:: Requirement ::
Set down the stretch from "FATU FEU'U Tamilo" through "cradle of Polynesia'." in the text on Fatu Feu'u's art below, word for word.

:: Text ::
'''

Cultural values of balance, symmetry, exchange and reciprocity informed ancient designs, repetition of which remain and continue to be incorporated into Pacific tapa and tattoo. Many of these patterns find new expression in the works of Feu'u, and to these ancient insights, he adds his own personal meanings and metaphors. His iconography is an amalgam of graphic patterns from siapo, tapa-making and tatau, tattoo; stylised elements such as frangipani, gogo, tern, anufe, caterpillar; and objects of evident symbolic potential, hand prints, paddles, scales. To this mix he adds elements of personal symbolism, of which the Lapita 'mask' stands out as a striking example.

FATU FEU'U Tamilo I Moana 2004
woodcut, 760 x 1070 mm.

Much has been made of the use of the mask motif in Feu'u's.work. The 'mask' face appeared on a 'new' form of decorated pottery found in island Melanesia, and is material evidence of a people who emerged from the west, and who would over the coming centuries discover and settle the islands of the Pacific, and develop a Polynesian culture in the area of Tonga, Fiji and Samoa, 'the cradle of Polynesia'.

'''

:: Source information ::
'''

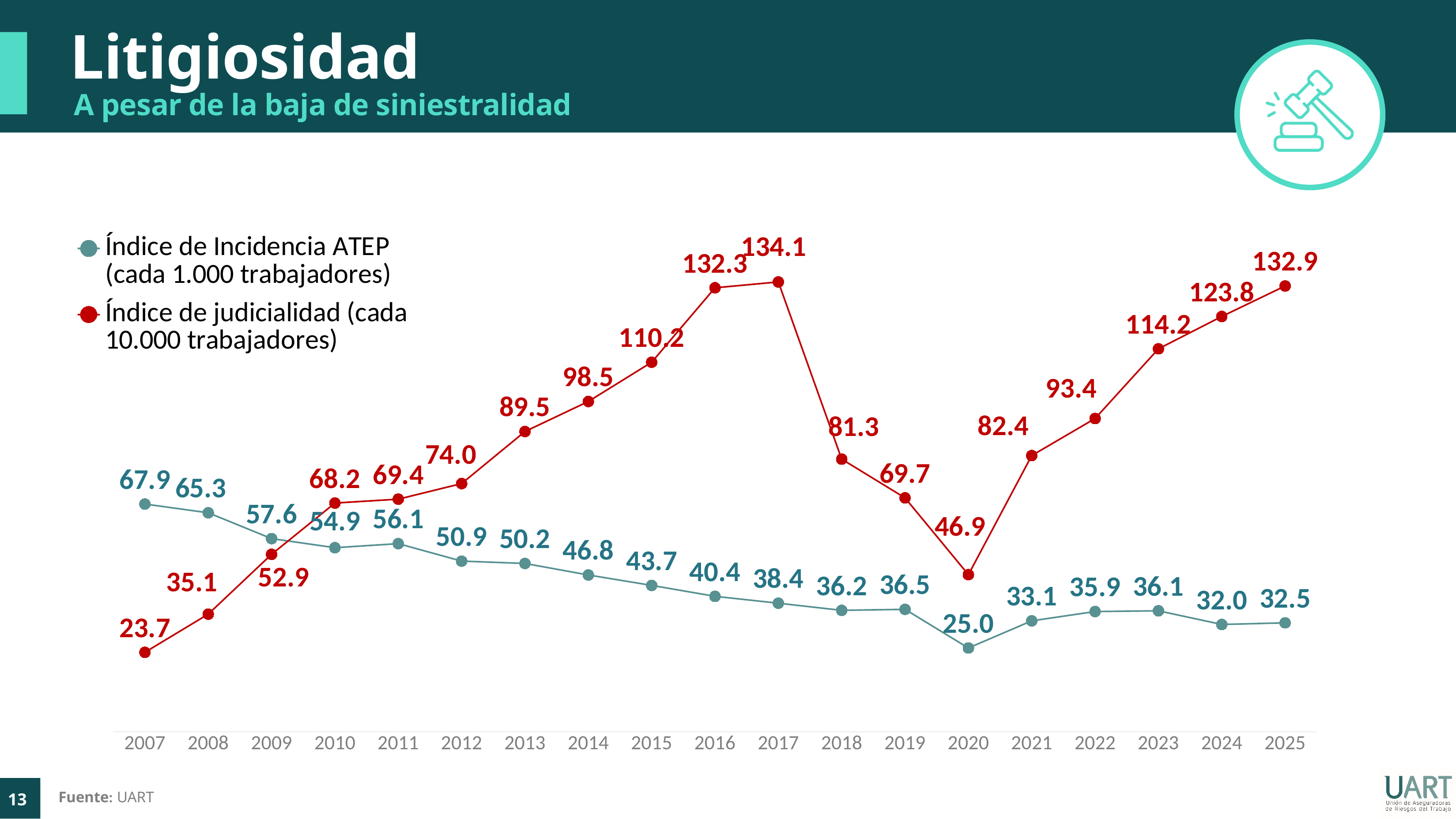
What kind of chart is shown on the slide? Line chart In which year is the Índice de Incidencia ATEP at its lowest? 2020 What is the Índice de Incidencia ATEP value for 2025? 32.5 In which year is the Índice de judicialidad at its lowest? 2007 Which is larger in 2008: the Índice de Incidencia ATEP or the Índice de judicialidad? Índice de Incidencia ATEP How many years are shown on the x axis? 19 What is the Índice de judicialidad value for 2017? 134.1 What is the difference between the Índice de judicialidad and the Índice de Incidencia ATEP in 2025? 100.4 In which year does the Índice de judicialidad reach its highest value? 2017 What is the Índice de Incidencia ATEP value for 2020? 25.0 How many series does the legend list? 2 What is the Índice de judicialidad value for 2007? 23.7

'''
'''

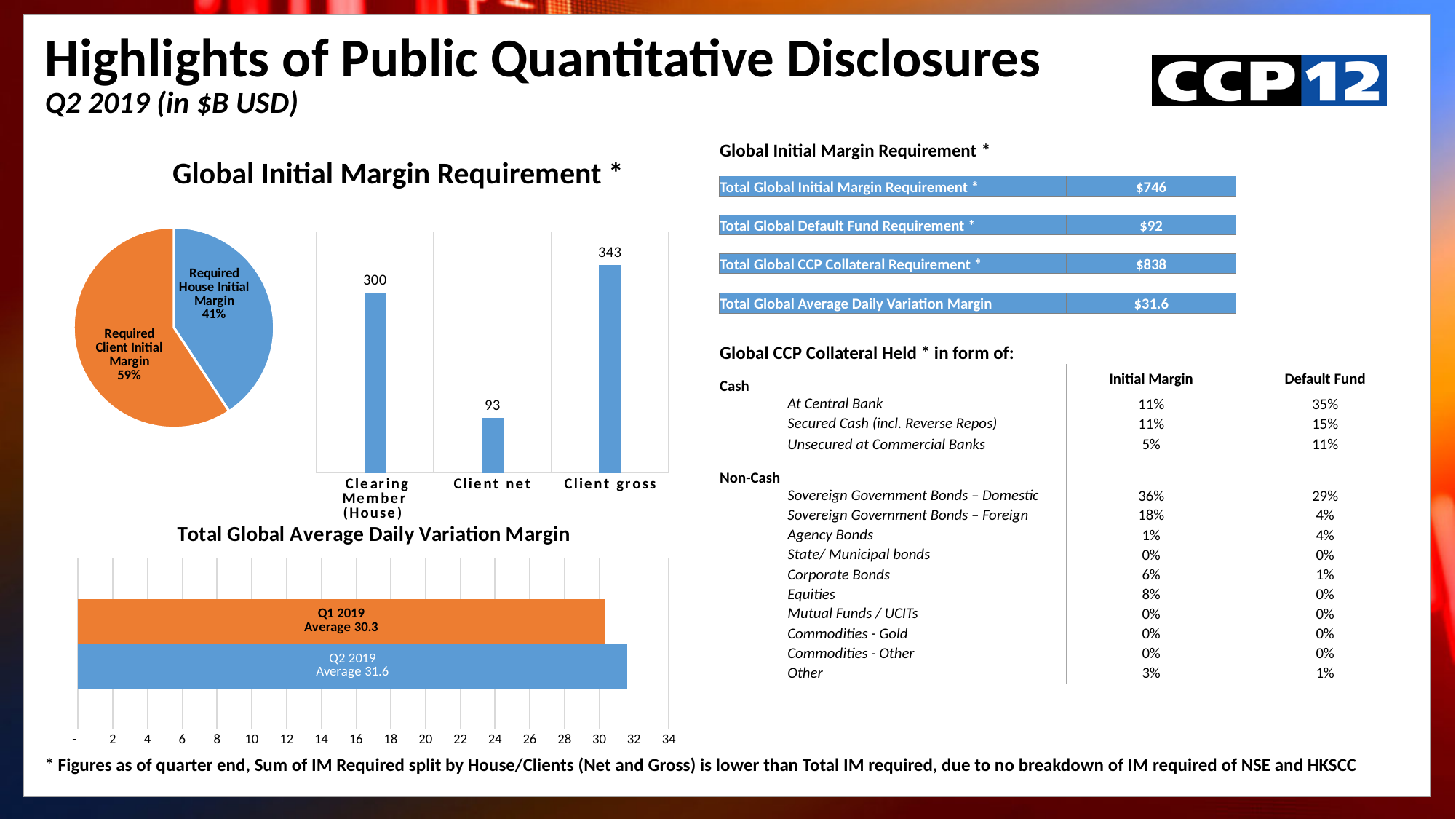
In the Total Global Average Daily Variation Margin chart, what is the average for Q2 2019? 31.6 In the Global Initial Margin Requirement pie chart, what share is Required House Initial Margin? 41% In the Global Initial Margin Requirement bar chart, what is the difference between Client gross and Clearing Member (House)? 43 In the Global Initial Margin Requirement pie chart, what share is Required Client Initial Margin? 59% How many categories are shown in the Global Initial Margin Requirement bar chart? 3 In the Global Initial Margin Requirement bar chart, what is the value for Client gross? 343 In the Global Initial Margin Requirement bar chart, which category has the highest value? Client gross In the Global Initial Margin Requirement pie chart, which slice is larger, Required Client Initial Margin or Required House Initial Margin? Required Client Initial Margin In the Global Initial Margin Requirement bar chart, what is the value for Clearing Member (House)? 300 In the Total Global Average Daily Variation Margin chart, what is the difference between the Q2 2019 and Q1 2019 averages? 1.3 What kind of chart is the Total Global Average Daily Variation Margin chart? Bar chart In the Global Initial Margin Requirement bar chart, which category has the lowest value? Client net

'''
'''

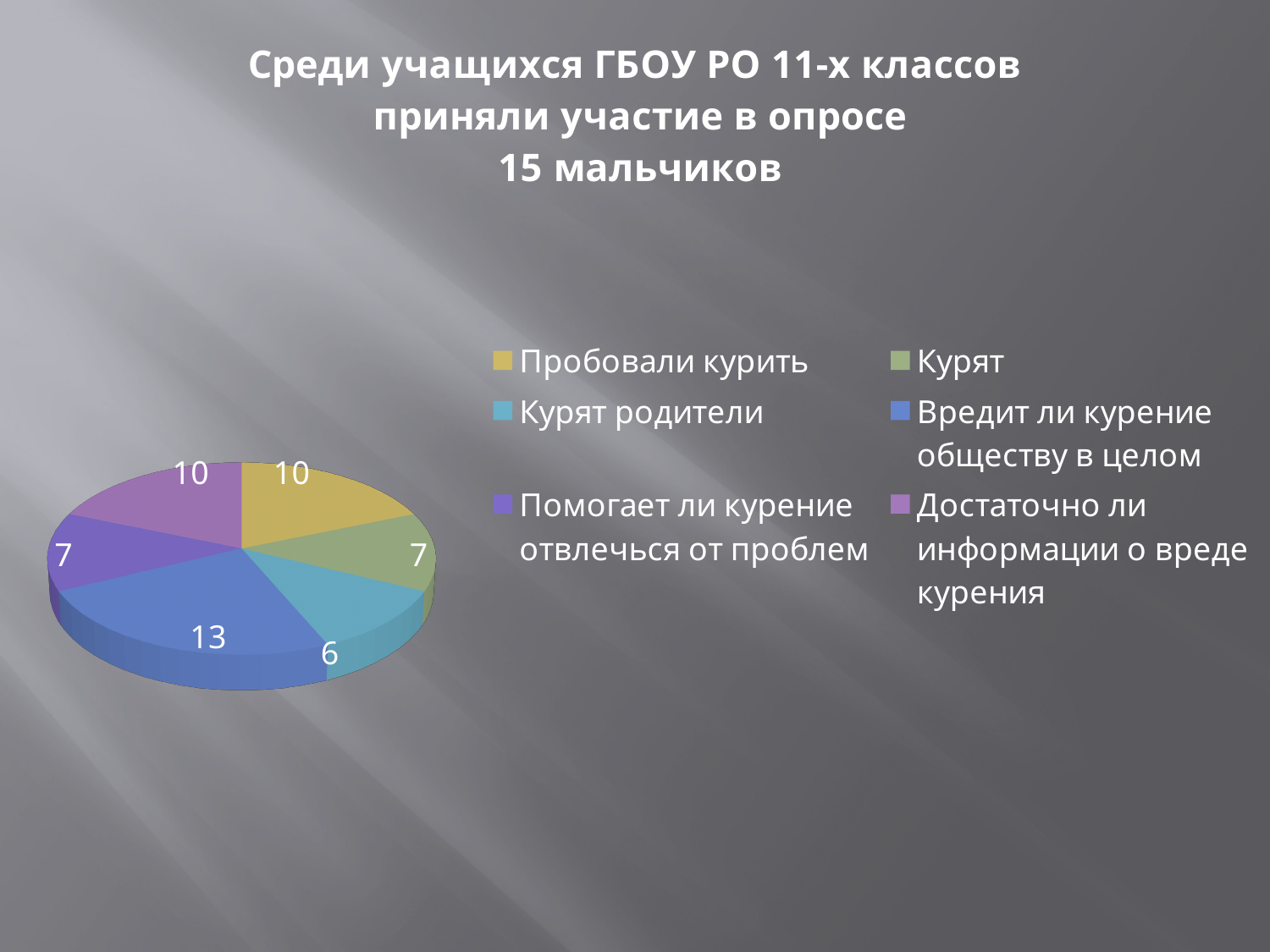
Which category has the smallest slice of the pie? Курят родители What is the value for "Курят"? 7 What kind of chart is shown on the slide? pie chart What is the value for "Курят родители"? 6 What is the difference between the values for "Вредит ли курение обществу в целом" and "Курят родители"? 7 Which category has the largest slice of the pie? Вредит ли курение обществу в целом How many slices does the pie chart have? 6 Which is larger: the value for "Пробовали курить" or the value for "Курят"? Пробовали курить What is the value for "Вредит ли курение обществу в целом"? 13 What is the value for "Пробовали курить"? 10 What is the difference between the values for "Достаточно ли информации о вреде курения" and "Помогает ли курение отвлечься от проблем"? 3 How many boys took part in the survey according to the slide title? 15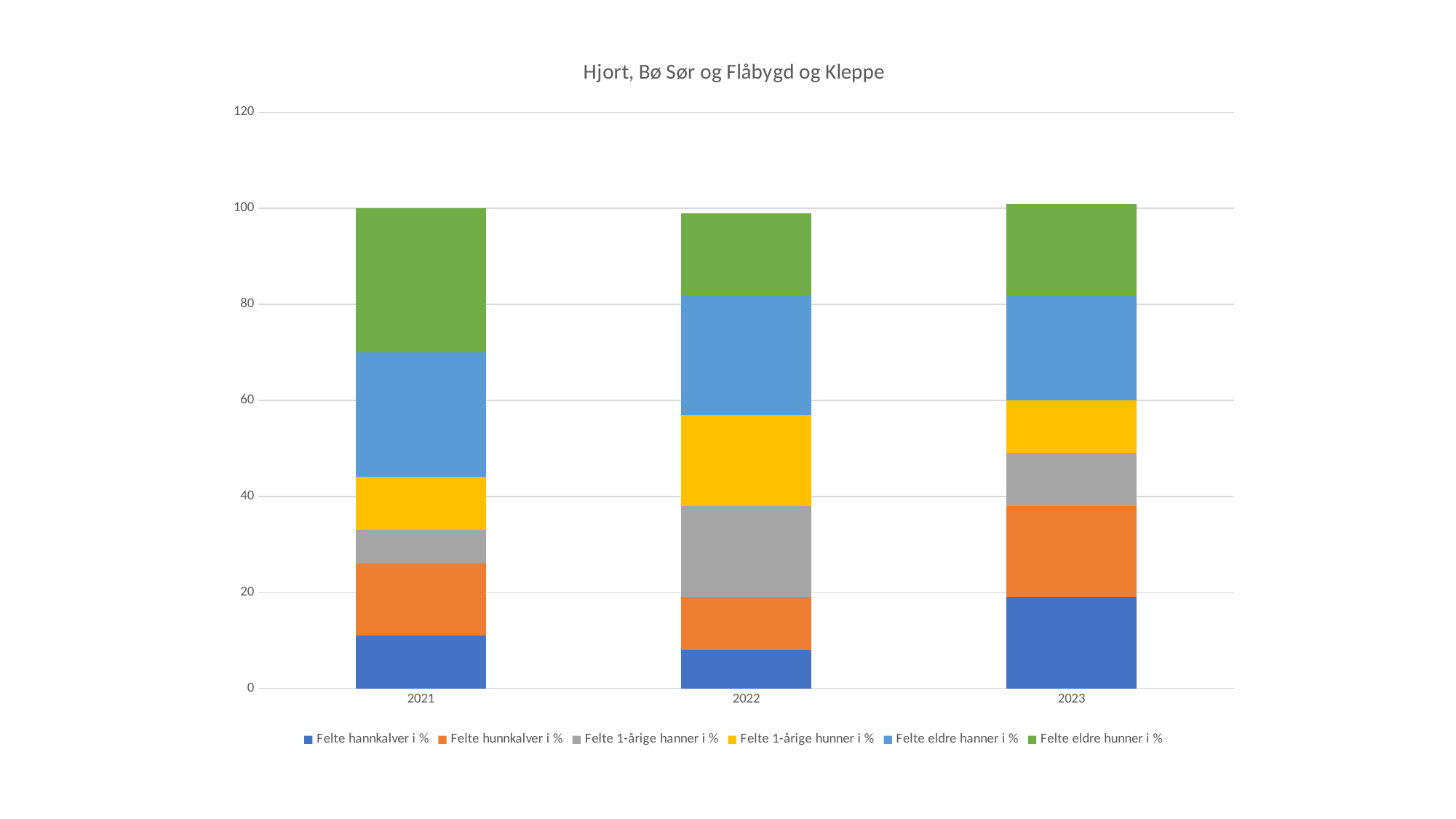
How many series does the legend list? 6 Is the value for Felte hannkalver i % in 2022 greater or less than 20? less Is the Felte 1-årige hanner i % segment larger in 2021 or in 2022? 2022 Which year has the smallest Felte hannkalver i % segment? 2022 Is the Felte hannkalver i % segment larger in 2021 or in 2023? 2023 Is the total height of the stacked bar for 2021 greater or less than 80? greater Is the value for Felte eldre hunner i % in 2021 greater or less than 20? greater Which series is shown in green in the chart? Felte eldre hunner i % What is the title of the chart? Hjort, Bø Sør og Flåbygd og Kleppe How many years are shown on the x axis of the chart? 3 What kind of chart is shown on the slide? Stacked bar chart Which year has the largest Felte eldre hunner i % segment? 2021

'''

:: Written solution ::
FATU FEU'U Tamilo I Moana 2004
woodcut, 760 x 1070 mm.

Much has been made of the use of the mask motif in Feu'u's.work. The 'mask' face appeared on a 'new' form of decorated pottery found in island Melanesia, and is material evidence of a people who emerged from the west, and who would over the coming centuries discover and settle the islands of the Pacific, and develop a Polynesian culture in the area of Tonga, Fiji and Samoa, 'the cradle of Polynesia'.